In any event, the Rangers don't have an 800-run talent lineup anyway, and as last year's squad -- which scored the fewest runs since 1988 -- demonstrated, they weren't even close to a 700-run team in 2014. Having the normally durable Prince Fielder for 678 plate appearances instead of 178 will help, but Fielder is now on the wrong side of 30, and his power has dropped noticeably since signing with Detroit after the 2011 season. Adrian Beltre will turn 36 soon after the season opens, and it seems unrealistic to continue to rely on him to post five WAR seasons on offense. The Rangers are desperately hoping for solid seasons from Beltre, Fielder and Shin-Soo Choo, while the rest of the young lineup develops. It almost certainly will be better than the 2014 campaign, but with a patchwork rotation, a declining defense and a questionable bullpen, a .500 campaign is more likely a ceiling rather than the floor it had been for five straight seasons starting in 2009.
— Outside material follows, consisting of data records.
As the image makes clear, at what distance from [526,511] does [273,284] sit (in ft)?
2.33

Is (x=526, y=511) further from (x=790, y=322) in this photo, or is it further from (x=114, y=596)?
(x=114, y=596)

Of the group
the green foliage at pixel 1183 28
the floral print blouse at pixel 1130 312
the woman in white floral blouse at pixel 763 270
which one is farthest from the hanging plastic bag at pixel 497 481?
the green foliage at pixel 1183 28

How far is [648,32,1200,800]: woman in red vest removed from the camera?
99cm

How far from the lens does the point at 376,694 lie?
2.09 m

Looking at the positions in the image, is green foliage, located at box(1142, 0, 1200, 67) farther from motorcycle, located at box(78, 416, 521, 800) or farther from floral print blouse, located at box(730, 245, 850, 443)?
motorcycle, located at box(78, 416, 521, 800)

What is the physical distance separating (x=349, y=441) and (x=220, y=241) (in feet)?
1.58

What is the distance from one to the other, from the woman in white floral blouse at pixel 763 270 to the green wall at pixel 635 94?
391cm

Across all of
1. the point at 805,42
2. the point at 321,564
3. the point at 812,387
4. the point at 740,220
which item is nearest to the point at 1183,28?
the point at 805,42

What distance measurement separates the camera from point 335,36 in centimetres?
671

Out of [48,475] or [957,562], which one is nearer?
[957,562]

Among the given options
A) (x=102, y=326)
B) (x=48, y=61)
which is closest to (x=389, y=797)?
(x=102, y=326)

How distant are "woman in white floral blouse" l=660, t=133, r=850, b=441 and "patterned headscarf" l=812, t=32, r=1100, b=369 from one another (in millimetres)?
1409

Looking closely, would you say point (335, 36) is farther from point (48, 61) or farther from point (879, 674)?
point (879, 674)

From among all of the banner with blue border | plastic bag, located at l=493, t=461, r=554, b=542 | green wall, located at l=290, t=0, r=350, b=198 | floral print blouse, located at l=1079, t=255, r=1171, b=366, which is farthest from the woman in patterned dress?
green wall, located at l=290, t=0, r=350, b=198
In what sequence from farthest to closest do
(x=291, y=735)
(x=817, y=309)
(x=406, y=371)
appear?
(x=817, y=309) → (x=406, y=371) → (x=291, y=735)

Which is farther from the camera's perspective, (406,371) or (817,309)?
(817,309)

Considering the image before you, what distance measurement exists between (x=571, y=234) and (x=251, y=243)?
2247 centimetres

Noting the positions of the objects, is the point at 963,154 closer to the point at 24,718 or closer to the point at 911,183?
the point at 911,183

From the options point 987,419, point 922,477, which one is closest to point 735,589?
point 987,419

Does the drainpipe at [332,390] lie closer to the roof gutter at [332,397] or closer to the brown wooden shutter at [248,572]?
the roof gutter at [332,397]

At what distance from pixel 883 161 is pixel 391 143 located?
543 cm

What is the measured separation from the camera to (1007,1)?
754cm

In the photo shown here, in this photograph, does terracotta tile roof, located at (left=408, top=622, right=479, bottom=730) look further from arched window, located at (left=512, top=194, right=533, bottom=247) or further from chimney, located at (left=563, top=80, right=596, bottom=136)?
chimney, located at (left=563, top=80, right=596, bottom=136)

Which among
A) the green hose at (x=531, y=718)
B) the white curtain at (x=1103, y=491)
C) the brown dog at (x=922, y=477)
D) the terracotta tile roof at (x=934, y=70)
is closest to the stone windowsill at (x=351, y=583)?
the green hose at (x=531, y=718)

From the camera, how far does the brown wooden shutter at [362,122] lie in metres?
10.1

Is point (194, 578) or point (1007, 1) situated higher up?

Probably owing to their recent history of success, oddsmakers never really adjusted to how bad the Rangers were last season. (Their day-to-day lines had them priced like an over-.500 team 121 games into the season despite a 47-74 record at the time.) That changed with the release of this season's win totals; Texas opened at 78.5 wins in Vegas. However, there still appears to be some denial, as that figure currently sits at 77, representing just a 1.5-game drop since the announcement that Darvish was lost for the season. Even if you're bullish on the Rangers, you have to think one of those prices is wrong. In an era in which nine runs equals a win, you can absolutely be guaranteed that either Detwiler or Tepesch will give up 14 more runs than Darvish would -- possibly in April alone! This is an attractive "under" play.